Instructions for the task ▸ Swap "rocky island" for "small island" throughout the rows and rewrite them with everything else unchanged. Leave out the pictures.

[Saved entries]
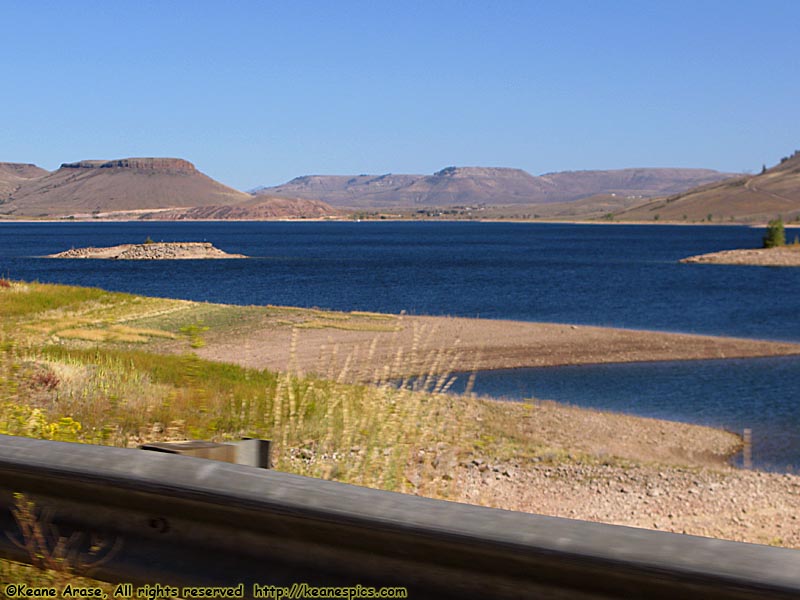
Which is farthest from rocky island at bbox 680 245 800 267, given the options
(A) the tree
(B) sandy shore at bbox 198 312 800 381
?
(B) sandy shore at bbox 198 312 800 381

Correct answer ▸
Which is farthest from small island at bbox 680 245 800 267, given the options
(A) the tree
(B) sandy shore at bbox 198 312 800 381
?
(B) sandy shore at bbox 198 312 800 381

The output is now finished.